**Document excerpt:**
— Begin —
Specific physic activation (usppmo)

The usppmo routine can be found in the cs_user_parameters.f90 file.

!===============================================================================
! 1. Choice for a specific physics
!===============================================================================
! --- cod3p: Diffusion flame with complete fast chemistry (3 points)
! ==========
! if = -1 module not activated
! if = 0 adiabatic model
! if = 1 extended model with enthalpy source term
ippmod(icod3p) = -1
! --- coebu: Eddy-Break Up pre-mixed flame
! ==========
! if = -1 module not activated
! if = 0 reference Spalding model
! (adiabatic, homogeneous mixture fraction)
! if = 1 extended model with enthalpy source term
! (homogeneous mixture fraction : perfect premix)
— End —
Items from a dataset
— Begin —
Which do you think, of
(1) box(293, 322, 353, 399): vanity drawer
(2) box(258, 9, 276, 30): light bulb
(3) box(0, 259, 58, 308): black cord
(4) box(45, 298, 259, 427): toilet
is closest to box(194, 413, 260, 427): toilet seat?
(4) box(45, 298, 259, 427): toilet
— End —
— Begin —
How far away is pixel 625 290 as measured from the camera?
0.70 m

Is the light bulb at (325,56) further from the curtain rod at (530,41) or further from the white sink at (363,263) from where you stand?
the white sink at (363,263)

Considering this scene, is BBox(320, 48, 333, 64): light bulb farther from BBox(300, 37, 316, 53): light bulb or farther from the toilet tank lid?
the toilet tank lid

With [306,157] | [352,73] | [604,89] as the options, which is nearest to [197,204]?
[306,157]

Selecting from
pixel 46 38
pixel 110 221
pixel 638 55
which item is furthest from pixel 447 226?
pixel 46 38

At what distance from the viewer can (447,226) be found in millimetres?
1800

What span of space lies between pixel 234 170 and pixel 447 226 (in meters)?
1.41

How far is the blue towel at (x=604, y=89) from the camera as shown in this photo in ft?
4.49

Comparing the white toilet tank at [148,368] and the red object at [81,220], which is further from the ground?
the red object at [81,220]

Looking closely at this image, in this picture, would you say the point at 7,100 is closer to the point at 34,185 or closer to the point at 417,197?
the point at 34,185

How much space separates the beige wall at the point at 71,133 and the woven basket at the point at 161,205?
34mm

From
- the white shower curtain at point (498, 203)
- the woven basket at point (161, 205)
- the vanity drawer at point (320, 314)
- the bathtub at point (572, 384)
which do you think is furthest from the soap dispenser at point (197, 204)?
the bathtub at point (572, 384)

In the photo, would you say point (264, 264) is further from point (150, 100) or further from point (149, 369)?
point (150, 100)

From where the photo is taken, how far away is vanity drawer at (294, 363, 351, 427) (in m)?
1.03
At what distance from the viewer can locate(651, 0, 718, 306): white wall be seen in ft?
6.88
— End —
**Jobs:**
**1)** Return the stretch of the specific physics activation excerpt from "Specific physic activation" through "chemistry (3 points)", copied word for word.
**2)** Supply the next part of the specific physics activation excerpt, picking up right after its final line.

**Outputs by task:**
**1)**
Specific physic activation (usppmo)

The usppmo routine can be found in the cs_user_parameters.f90 file.

!===============================================================================
! 1. Choice for a specific physics
!===============================================================================
! --- cod3p: Diffusion flame with complete fast chemistry (3 points)

**2)**
! if = 2 extended model with mixture fraction transport
! (adiabatic, no variance of mixture fraction)
! if = 3 extended model with enthalpy and mixture fraction transport
! (dilution, thermal losses, etc.)
ippmod(icoebu) = -1
! --- colwc: Libby-Williams pre-mixed flame
! ==========
! if = -1 module not activated
! if = 0 reference two-peak model with adiabatic condition
! if = 1 extended two-peak model with enthapy source terms
! if = 2 extended three-peak model, adiabatic
! if = 3 extended three-peak model with enthalpy source terms
! if = 4 extended four-peak model, adiabatic
! if = 5 extended four-peak model with enthalpy source terms
ippmod(icolwc) = -1
! --- Soot model
! =================
! if = -1 module not activated
! if = 0 constant soot yield
! if = 1 2 equations model of Moss et al.
isoot = 0
xsoot = 0.1d0 ! (if isoot = 0 and only if the soot yield is not
! defined in the thermochemistry data file)
rosoot = 2000.d0 ! kg/m3
! --- cfuel: Heavy fuel oil combustion
! ==========
! Progressive evaporation (temperature gap)
! Char residue
! Sulphur tracking
! if = -1 module not activated
! if = 0 module activated
ippmod(icfuel) = -1
! --- coal :
! ==========
!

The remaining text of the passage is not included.